Reproduce every one of the records with "colorful vertical banner" renamed to "striped vertical flag" wherever it occurs, leaving all other wording unchanged. Omit the pictures from your answer.

+++ Record extracts +++

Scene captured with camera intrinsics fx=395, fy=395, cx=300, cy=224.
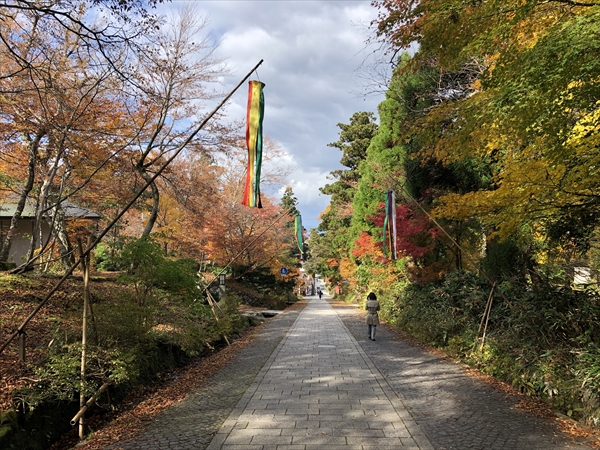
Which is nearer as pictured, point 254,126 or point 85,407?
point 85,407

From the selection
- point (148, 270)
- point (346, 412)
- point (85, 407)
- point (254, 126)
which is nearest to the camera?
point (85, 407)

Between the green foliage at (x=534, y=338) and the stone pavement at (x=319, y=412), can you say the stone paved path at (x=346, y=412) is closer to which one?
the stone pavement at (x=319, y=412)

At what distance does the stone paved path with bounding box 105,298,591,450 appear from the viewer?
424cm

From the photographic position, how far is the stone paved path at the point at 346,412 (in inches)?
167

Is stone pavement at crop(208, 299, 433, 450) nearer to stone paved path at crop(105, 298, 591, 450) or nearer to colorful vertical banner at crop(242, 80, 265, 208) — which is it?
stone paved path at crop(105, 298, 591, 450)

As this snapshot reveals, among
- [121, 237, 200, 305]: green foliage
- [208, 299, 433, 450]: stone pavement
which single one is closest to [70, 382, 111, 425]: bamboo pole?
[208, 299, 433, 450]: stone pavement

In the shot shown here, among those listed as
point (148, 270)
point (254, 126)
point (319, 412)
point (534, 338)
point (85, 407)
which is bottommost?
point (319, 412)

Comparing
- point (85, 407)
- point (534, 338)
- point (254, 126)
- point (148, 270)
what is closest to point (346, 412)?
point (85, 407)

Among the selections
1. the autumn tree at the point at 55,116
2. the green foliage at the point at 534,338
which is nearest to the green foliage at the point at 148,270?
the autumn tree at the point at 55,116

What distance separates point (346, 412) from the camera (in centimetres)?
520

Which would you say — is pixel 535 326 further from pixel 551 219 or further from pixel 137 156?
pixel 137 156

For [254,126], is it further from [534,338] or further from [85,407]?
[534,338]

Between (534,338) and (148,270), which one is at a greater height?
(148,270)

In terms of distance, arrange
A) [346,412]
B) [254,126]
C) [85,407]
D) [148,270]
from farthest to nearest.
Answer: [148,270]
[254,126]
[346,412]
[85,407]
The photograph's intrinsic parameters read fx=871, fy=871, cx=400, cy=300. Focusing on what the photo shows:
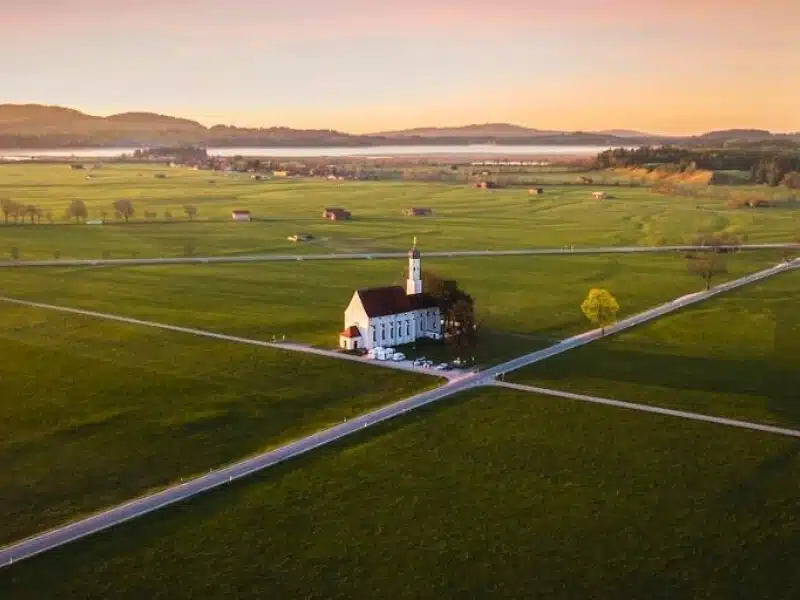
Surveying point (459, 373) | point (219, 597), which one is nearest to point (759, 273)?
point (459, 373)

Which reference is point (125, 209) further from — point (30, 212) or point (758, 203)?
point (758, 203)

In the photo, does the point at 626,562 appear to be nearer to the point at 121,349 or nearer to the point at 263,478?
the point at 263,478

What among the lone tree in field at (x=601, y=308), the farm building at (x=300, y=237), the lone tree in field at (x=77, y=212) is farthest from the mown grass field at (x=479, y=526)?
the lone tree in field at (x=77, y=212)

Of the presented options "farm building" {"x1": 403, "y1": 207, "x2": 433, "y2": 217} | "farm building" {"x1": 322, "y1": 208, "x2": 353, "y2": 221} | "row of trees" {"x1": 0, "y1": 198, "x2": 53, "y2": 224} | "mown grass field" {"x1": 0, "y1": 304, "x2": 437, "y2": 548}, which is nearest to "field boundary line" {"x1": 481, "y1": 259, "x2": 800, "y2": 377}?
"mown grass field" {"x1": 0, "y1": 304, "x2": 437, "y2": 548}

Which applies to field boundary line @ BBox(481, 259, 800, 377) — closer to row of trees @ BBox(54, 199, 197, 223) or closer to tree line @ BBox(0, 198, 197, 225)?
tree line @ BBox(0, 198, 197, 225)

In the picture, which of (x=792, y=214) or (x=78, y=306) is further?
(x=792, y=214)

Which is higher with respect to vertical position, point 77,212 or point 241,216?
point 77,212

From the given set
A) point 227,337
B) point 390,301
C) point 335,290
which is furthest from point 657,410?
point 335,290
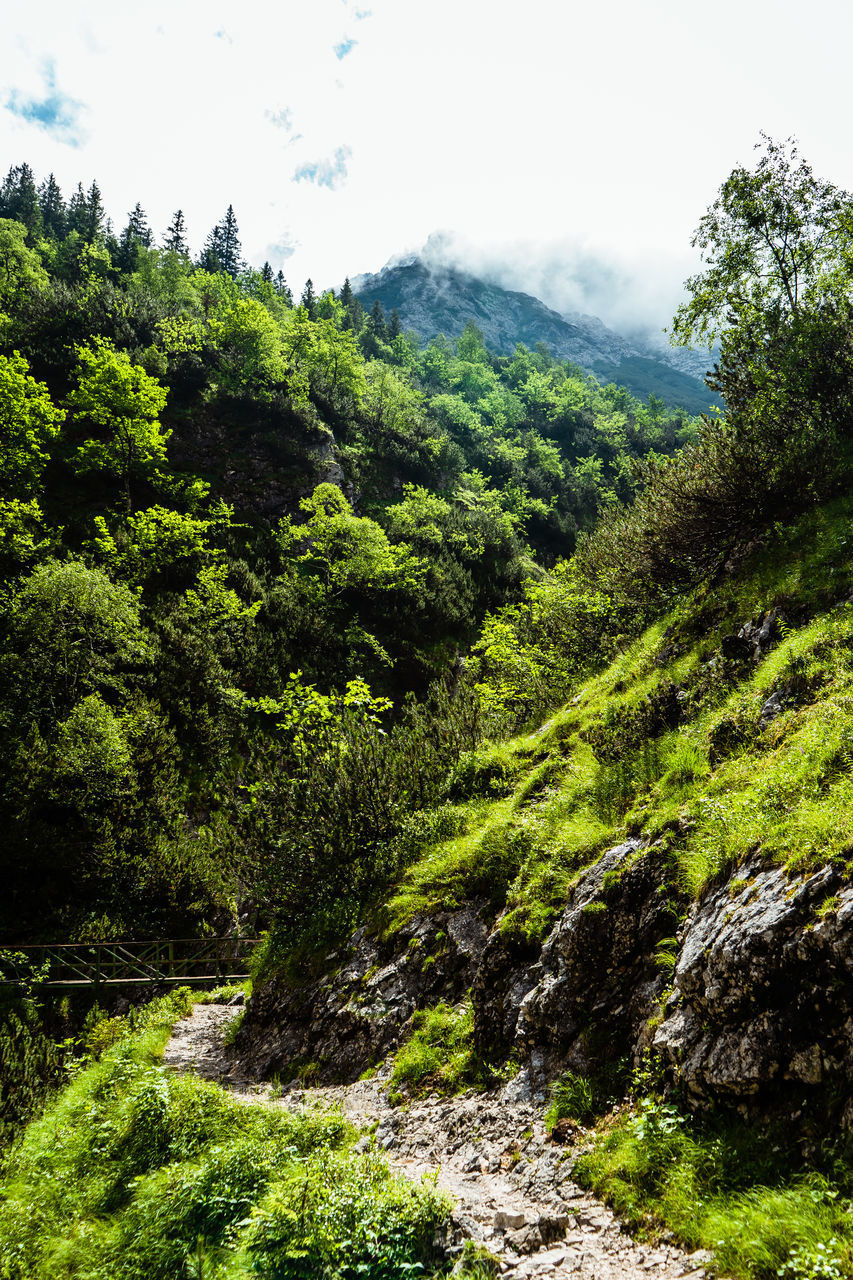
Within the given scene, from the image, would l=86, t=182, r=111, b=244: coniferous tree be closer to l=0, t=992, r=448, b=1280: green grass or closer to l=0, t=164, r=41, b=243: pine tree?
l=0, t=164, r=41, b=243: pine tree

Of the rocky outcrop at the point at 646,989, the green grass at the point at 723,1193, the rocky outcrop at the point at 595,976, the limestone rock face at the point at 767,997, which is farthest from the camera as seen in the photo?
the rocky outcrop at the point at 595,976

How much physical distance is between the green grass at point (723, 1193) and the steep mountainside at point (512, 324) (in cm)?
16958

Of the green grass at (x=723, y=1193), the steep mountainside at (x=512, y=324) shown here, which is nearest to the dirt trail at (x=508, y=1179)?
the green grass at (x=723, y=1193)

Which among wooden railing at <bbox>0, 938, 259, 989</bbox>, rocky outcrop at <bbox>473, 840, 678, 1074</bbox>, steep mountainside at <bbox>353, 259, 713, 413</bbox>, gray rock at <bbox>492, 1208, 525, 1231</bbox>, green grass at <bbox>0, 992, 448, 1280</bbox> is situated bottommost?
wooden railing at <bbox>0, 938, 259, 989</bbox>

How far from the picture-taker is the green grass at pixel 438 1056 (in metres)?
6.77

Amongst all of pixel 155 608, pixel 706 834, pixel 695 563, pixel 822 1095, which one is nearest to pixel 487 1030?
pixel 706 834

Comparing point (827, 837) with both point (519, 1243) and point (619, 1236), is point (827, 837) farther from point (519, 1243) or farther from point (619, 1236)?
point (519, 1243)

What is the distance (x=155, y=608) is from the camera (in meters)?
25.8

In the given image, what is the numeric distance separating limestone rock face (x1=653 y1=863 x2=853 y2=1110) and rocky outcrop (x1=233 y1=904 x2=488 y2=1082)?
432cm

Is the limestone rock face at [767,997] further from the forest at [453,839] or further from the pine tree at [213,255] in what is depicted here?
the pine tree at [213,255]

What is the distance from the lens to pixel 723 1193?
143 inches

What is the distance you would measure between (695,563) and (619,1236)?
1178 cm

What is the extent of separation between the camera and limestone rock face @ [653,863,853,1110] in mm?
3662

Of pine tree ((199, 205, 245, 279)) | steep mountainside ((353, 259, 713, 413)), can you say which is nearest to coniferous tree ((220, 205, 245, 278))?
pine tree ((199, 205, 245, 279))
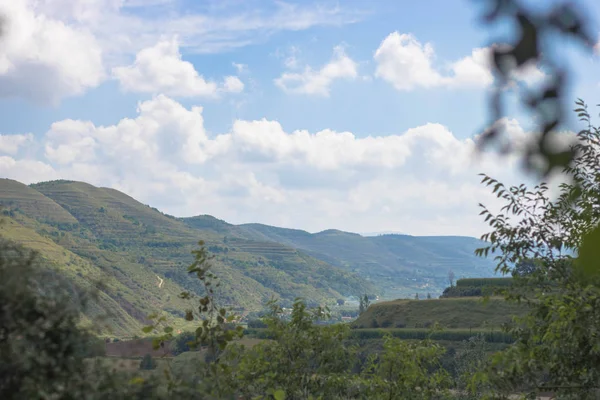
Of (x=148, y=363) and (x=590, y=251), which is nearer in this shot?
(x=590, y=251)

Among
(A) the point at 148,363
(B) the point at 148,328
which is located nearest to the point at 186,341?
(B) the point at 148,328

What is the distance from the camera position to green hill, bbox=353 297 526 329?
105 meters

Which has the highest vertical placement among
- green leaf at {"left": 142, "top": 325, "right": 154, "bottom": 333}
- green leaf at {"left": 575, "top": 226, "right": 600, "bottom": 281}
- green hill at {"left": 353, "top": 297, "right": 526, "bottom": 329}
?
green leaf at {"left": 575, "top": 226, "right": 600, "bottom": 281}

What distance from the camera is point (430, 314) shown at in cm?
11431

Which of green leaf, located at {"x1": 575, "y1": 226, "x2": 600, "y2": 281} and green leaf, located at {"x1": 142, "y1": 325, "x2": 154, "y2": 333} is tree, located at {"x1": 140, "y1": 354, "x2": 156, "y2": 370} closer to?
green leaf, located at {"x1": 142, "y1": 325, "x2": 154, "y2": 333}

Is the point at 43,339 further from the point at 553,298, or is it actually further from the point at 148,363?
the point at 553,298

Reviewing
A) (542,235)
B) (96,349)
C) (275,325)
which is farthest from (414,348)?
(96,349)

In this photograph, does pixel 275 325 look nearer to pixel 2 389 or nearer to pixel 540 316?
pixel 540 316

+++

» **Output**
Scene captured with camera intrinsics fx=395, fy=395, cx=300, cy=224.
Which is nearer as pictured, point 254,126 or point 85,407?
point 85,407

From the selection
- point (148, 270)
- point (346, 412)
- point (85, 407)
- point (254, 126)
which is nearest to the camera?
point (85, 407)

Between the green foliage at (x=534, y=338) and the stone pavement at (x=319, y=412), can you say the stone paved path at (x=346, y=412) is closer to which one?
the stone pavement at (x=319, y=412)

At what distance does the stone paved path with bounding box 105,298,591,450 appear from the viewer?
424cm

From the photographic position, how far is the stone paved path at the point at 346,412 (in inches)?
167

Is stone pavement at crop(208, 299, 433, 450) nearer to stone paved path at crop(105, 298, 591, 450) or nearer to striped vertical flag at crop(242, 80, 265, 208) — which is it?
stone paved path at crop(105, 298, 591, 450)

As this snapshot reveals, among
- [121, 237, 200, 305]: green foliage
- [208, 299, 433, 450]: stone pavement
which single one is closest to [70, 382, 111, 425]: bamboo pole?
[208, 299, 433, 450]: stone pavement

In the shot shown here, among those listed as
point (148, 270)
point (254, 126)
point (319, 412)
point (534, 338)
point (85, 407)
which is bottommost?
point (319, 412)

Comparing
- point (85, 407)
- point (534, 338)
- point (254, 126)
- point (148, 270)
what is closest to point (346, 412)?
point (85, 407)

Among the selections
1. the autumn tree at the point at 55,116
2. the green foliage at the point at 534,338
which is nearest to the green foliage at the point at 148,270?
the autumn tree at the point at 55,116

What distance separates point (346, 412) from the camera (in centimetres)?
520

Which would you say — is pixel 535 326 further from pixel 551 219 or further from pixel 137 156?
pixel 137 156

For [254,126], is it further from [534,338] or further from [85,407]?
[534,338]

Between (534,338) and (148,270), which one is at a greater height?
(148,270)

In terms of distance, arrange
A) [346,412]
B) [254,126]
C) [85,407]
D) [148,270]
from farthest to nearest.
Answer: [148,270]
[254,126]
[346,412]
[85,407]
The photograph's intrinsic parameters read fx=871, fy=871, cx=400, cy=300. Focusing on what the photo shows:
Surveying point (459, 373) | point (219, 597), which one is nearest to point (759, 273)?
point (459, 373)

Which reference is point (125, 209) further from — point (30, 212) or point (758, 203)?
point (758, 203)

In the photo, does the point at 626,562 appear to be nearer to the point at 121,349 or nearer to the point at 263,478?
the point at 263,478

What among the lone tree in field at (x=601, y=308), the farm building at (x=300, y=237), the lone tree in field at (x=77, y=212) is farthest from the mown grass field at (x=479, y=526)?
the lone tree in field at (x=77, y=212)

Of the presented options "farm building" {"x1": 403, "y1": 207, "x2": 433, "y2": 217} | "farm building" {"x1": 322, "y1": 208, "x2": 353, "y2": 221} | "row of trees" {"x1": 0, "y1": 198, "x2": 53, "y2": 224} | "mown grass field" {"x1": 0, "y1": 304, "x2": 437, "y2": 548}, which is nearest to "field boundary line" {"x1": 481, "y1": 259, "x2": 800, "y2": 377}?
"mown grass field" {"x1": 0, "y1": 304, "x2": 437, "y2": 548}

Which applies to field boundary line @ BBox(481, 259, 800, 377) — closer to row of trees @ BBox(54, 199, 197, 223) or closer to tree line @ BBox(0, 198, 197, 225)?
tree line @ BBox(0, 198, 197, 225)

In the picture, which of (x=792, y=214) or (x=78, y=306) is further?
(x=792, y=214)

Which is higher with respect to vertical position, point 77,212 or point 241,216?
point 77,212

From the given set
A) point 227,337
B) point 390,301
C) point 335,290
which is furthest from point 657,410?
point 335,290
Within the given scene, from the image, would l=86, t=182, r=111, b=244: coniferous tree be closer to l=0, t=992, r=448, b=1280: green grass or closer to l=0, t=164, r=41, b=243: pine tree?
l=0, t=164, r=41, b=243: pine tree

Of the rocky outcrop at the point at 646,989, the green grass at the point at 723,1193, the rocky outcrop at the point at 595,976, the limestone rock face at the point at 767,997, which is farthest from the camera as seen in the photo?
the rocky outcrop at the point at 595,976

How much physical distance is between the green grass at point (723, 1193) and the steep mountainside at point (512, 324) (in cm)?
16958

Of the green grass at (x=723, y=1193), the steep mountainside at (x=512, y=324) shown here, which is nearest to the dirt trail at (x=508, y=1179)?
the green grass at (x=723, y=1193)

Which among wooden railing at <bbox>0, 938, 259, 989</bbox>, rocky outcrop at <bbox>473, 840, 678, 1074</bbox>, steep mountainside at <bbox>353, 259, 713, 413</bbox>, gray rock at <bbox>492, 1208, 525, 1231</bbox>, green grass at <bbox>0, 992, 448, 1280</bbox> is situated bottommost?
wooden railing at <bbox>0, 938, 259, 989</bbox>

How far from the picture-taker is the green grass at pixel 438 1056 (in metres)?
6.77

Amongst all of pixel 155 608, pixel 706 834, pixel 695 563, pixel 822 1095, which one is nearest to pixel 487 1030?
pixel 706 834

Comparing point (827, 837) with both point (519, 1243) and point (619, 1236), is point (827, 837) farther from point (519, 1243) or farther from point (619, 1236)?
point (519, 1243)

What is the distance (x=155, y=608) is from the camera (in meters)?
25.8

In the given image, what is the numeric distance separating limestone rock face (x1=653 y1=863 x2=853 y2=1110) and rocky outcrop (x1=233 y1=904 x2=488 y2=1082)?
432cm

Is the limestone rock face at [767,997] further from the forest at [453,839] or further from the pine tree at [213,255] in what is depicted here?
the pine tree at [213,255]

What is the distance from the lens to pixel 723 1193?
143 inches

What is the distance you would measure between (695,563) and (619,1236)?
1178 cm

What is the extent of separation between the camera and limestone rock face @ [653,863,853,1110] in mm?
3662

Of pine tree ((199, 205, 245, 279)) | steep mountainside ((353, 259, 713, 413)), can you say which is nearest to coniferous tree ((220, 205, 245, 278))?
pine tree ((199, 205, 245, 279))
Of (x=148, y=363) and (x=590, y=251), which is nearer in this shot?
(x=590, y=251)

Among
(A) the point at 148,363
(B) the point at 148,328
which is located nearest to the point at 186,341?
(B) the point at 148,328

What is the distance from the camera position to green hill, bbox=353 297 526 329?
105 meters

Which has the highest vertical placement among
- green leaf at {"left": 142, "top": 325, "right": 154, "bottom": 333}
- green leaf at {"left": 575, "top": 226, "right": 600, "bottom": 281}
- green hill at {"left": 353, "top": 297, "right": 526, "bottom": 329}
?
green leaf at {"left": 575, "top": 226, "right": 600, "bottom": 281}

What distance from the camera is point (430, 314) shown at in cm?
11431

Which of green leaf, located at {"x1": 575, "y1": 226, "x2": 600, "y2": 281} and green leaf, located at {"x1": 142, "y1": 325, "x2": 154, "y2": 333} is tree, located at {"x1": 140, "y1": 354, "x2": 156, "y2": 370} closer to?
green leaf, located at {"x1": 142, "y1": 325, "x2": 154, "y2": 333}

Is the point at 43,339 further from the point at 553,298, or is it actually further from the point at 148,363?
the point at 553,298

Reviewing
A) (542,235)
B) (96,349)
C) (275,325)
which is farthest from (414,348)?
(96,349)

In this photograph, does pixel 275 325 look nearer to pixel 2 389 or nearer to pixel 540 316?
pixel 540 316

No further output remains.